Sure, I'll put it on my github account in the next couple days
Moazam Raja wrote:
Eric, would it possible for you to publish your test setup so others
can try it on different hardware and/or tweak the config a bit?
Thanks.
-Moazam
On Fri, Mar 6, 2009 at 8:22 AM, Eric Lambert <[email protected]> wrote:
Hey Adam:
I've done some simple profiling of the spy client and noticed a drop off in
performance when the number of threads exceeds about 40 (this was on a Sun
Fire x2200 m2, dual core) which sounds similar to the issue you are seeing.
You can see the details of the benchmark on my blog
http://blogs.sun.com/elambert. I've had it as a background task to root
cause the issue and now that I see that it is happening in the real world
and not just my benchmark I'll give this some attention in the very near
future.
I do have a couple comments, although I don't know how useful they'll be
1) In my benchmark I noticed that throughput plateau's at about 20 threads
and that adding more threads (threads 21 - 39) after this point does not
appear to significantly change throughput. Do you know if your clients have
hit such a plateau?
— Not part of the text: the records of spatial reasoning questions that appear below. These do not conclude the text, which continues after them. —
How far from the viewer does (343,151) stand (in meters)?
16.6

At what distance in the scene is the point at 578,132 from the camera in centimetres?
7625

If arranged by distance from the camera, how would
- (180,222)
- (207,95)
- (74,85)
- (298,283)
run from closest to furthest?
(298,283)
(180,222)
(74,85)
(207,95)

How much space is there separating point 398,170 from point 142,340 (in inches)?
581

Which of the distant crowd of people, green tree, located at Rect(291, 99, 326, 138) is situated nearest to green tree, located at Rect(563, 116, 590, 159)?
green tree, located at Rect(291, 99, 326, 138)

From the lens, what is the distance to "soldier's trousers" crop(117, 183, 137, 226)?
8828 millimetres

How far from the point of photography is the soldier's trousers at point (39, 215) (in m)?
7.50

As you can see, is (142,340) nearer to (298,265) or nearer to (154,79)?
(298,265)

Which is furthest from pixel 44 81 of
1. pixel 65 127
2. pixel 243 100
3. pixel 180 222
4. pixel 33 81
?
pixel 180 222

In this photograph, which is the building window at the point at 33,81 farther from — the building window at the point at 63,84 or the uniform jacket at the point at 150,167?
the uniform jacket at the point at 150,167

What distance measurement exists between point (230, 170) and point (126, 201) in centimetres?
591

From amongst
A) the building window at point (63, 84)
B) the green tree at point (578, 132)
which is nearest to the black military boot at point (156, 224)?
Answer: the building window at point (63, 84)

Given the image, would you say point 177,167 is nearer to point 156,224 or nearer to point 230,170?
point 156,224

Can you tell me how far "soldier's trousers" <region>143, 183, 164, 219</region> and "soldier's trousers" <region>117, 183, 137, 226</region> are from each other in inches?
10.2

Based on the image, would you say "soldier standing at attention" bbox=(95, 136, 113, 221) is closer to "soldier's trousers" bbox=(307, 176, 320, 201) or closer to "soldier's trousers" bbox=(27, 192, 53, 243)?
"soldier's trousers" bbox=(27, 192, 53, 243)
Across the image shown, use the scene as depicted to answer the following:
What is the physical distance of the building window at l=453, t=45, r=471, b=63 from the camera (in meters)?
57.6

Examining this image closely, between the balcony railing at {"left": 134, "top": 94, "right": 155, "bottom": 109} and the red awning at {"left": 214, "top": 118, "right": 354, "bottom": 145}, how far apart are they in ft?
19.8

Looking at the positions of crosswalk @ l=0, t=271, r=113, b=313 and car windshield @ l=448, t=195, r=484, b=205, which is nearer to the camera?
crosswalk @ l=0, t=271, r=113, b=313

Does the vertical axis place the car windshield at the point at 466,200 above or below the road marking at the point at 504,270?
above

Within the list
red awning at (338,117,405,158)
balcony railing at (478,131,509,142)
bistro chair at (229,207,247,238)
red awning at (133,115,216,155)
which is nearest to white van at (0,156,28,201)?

In which case, maybe dialing down the concurrency is the
right call since adding more threads is not getting you anything.
2) I also noticed that when I run the benchmark on older non multi-core
hardware (say Sunfire v20z with two cpus), I dont see the performance drop
(which i am sure is a big clue as to cause).
I'll try and spend some time looking into this in the next day or two and
let you know what i find.
Eric
Adam Lee wrote:
we recently made the switch from the whalin client to spy and seem to
be running into problems under heavy concurrency/load in our front-end
servers and i was wondering if anybody (dustin, perhaps?) had any
ideas for strategies to deal with it.
the majority of our front-end servers are sun fire t1000s (8 cores, 4
threads per core) running solaris 10, so obviously the spy client
works a lot better for us in the vast majority of cases-- the
synchronized blocks in the whalin connection pool gave us a lot of
contention problems in particular. when the systems get busy, though,
it seems that i/o can't keep up and we start seeing a lot of timeouts,
which in turn has a domino effect and effectively brings down the
entire cluster. the problem is that the machines aren't even reaching
60% cpu when this happens.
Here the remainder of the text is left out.